> [DIRECTION] The lines to be set down run from the line containing "What distance is" through the final line of the data below; print them exactly and print nothing else.

> [EXERCISE INPUTS]
____

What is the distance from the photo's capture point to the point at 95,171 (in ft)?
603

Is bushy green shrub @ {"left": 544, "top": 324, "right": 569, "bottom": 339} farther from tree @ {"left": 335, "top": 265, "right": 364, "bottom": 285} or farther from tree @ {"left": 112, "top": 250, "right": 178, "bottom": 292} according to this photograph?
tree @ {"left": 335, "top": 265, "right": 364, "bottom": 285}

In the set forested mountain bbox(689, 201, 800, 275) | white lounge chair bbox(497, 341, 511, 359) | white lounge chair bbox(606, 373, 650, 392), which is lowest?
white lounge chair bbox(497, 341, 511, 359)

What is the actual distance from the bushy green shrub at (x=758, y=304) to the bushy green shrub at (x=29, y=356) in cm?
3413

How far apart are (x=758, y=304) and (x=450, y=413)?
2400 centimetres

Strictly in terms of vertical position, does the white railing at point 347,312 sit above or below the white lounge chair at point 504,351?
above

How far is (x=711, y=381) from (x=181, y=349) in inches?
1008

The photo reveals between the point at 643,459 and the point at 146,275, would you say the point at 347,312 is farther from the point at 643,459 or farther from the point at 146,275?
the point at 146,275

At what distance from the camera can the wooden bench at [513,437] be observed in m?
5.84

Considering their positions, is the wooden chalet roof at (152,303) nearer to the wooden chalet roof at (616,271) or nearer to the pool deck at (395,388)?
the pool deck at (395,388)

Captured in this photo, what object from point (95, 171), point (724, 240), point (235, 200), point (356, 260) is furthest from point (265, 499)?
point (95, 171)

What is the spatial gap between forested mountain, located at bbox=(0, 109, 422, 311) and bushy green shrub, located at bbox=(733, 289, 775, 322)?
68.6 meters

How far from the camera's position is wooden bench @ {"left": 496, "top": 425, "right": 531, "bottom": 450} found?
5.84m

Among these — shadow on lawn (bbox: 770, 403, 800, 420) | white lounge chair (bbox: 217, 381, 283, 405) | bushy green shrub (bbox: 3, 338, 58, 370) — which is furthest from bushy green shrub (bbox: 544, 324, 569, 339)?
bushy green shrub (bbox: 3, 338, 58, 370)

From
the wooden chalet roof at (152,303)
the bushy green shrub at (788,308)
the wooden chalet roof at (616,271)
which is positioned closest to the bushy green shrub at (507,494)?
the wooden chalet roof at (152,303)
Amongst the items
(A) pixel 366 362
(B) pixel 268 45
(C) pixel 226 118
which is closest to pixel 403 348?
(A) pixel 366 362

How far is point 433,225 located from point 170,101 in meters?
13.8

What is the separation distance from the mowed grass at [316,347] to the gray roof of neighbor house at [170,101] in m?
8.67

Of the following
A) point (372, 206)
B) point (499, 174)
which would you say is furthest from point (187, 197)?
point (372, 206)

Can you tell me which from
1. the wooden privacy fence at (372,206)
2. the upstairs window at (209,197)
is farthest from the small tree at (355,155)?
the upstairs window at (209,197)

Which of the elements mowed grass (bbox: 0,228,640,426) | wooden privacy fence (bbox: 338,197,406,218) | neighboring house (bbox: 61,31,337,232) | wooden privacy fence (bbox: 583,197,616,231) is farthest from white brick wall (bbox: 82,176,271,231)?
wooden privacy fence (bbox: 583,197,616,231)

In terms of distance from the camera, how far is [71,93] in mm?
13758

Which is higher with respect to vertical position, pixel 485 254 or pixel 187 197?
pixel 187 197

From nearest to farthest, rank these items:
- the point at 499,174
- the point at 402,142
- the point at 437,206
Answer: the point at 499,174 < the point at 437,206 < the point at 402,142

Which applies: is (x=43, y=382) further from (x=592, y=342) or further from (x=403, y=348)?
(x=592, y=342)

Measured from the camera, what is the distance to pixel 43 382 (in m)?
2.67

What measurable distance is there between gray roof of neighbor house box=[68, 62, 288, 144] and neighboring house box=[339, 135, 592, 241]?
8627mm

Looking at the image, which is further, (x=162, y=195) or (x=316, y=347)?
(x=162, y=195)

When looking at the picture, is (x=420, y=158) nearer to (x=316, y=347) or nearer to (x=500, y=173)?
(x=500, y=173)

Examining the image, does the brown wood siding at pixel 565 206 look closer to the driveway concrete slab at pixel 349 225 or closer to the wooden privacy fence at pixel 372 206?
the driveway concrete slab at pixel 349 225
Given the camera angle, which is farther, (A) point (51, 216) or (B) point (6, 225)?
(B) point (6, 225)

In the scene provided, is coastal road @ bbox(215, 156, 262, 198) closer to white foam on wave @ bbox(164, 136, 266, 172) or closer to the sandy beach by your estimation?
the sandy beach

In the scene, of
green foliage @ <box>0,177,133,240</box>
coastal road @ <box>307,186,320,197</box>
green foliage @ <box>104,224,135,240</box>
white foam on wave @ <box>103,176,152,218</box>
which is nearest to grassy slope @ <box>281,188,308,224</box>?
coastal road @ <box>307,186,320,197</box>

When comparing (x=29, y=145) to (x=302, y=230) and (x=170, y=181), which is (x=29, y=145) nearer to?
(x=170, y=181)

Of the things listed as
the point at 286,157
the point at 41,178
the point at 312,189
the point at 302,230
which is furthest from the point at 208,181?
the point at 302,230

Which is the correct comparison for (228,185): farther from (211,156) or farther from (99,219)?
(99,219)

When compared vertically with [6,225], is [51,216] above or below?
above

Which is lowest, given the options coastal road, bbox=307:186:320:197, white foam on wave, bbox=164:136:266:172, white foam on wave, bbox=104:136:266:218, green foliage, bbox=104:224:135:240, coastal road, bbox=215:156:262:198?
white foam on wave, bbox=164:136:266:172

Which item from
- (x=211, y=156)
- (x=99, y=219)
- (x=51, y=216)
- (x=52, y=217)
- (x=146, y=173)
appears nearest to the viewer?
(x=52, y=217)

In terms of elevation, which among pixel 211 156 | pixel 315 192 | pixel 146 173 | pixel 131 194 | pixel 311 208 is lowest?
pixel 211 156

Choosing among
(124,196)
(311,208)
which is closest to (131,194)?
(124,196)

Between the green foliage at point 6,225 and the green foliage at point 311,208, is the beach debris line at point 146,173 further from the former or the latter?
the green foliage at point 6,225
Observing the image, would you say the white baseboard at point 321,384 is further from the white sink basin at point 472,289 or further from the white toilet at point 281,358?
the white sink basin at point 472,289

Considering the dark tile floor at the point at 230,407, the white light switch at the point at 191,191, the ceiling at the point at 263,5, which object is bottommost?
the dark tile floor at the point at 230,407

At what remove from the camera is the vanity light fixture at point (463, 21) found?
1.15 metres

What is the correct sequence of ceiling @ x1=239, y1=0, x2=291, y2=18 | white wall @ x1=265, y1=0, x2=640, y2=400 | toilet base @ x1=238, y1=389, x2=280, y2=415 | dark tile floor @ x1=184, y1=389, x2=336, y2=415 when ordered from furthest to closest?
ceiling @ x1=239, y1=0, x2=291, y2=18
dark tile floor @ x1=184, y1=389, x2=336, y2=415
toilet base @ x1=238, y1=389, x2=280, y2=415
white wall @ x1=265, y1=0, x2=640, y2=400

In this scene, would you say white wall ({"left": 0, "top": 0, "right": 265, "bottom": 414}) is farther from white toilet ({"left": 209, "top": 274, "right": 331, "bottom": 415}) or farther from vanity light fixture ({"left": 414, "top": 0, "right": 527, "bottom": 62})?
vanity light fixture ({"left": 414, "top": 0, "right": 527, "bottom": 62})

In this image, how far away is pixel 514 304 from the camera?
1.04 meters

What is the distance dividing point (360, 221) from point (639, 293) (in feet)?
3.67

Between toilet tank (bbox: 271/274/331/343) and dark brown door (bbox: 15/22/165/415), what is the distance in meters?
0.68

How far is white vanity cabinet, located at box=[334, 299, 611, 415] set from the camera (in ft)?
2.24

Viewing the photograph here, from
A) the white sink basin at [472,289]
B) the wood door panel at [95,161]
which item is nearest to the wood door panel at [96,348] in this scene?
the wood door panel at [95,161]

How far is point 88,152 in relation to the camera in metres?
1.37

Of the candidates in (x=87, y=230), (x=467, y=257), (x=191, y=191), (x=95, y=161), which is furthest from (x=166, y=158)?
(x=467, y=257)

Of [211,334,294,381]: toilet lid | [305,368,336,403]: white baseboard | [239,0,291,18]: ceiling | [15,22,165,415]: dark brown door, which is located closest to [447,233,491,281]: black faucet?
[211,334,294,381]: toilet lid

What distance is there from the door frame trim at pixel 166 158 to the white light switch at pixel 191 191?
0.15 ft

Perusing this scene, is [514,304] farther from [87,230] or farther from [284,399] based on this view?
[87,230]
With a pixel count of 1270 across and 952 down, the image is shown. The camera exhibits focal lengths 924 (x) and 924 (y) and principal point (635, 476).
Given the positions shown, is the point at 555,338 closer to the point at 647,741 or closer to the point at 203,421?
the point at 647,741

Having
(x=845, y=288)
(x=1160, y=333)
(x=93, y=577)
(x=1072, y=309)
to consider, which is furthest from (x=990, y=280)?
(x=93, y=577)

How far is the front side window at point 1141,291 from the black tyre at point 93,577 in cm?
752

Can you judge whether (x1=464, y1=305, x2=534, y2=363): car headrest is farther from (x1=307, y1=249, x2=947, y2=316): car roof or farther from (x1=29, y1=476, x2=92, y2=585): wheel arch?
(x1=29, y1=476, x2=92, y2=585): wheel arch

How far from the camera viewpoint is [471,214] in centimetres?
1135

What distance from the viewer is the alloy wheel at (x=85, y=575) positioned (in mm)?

____

> [ANSWER IN FULL]
What distance is there from the door frame trim at pixel 166 158 to the white light switch at pixel 191 191?
0.15 ft

Perusing this scene, is [514,304] farther from [87,230] or farther from [284,399] based on this view?
[87,230]
With a pixel count of 1270 across and 952 down, the image is shown. The camera exhibits focal lengths 924 (x) and 924 (y) and principal point (635, 476).
Given the positions shown, is the point at 555,338 closer to the point at 647,741 or closer to the point at 203,421?
the point at 647,741

Having
(x=845, y=288)
(x=1160, y=333)
(x=93, y=577)
(x=1072, y=309)
to consider, which is furthest from (x=990, y=280)?
(x=93, y=577)

How far is the front side window at point 1141,291 from the black tyre at point 93,577 in cm?
752

Can you judge whether (x1=464, y1=305, x2=534, y2=363): car headrest is farther from (x1=307, y1=249, x2=947, y2=316): car roof or farther from (x1=29, y1=476, x2=92, y2=585): wheel arch?
(x1=29, y1=476, x2=92, y2=585): wheel arch

How far from the camera viewpoint is [471,214] in centimetres?
1135

What distance from the viewer is the alloy wheel at (x=85, y=575) positioned (in mm)?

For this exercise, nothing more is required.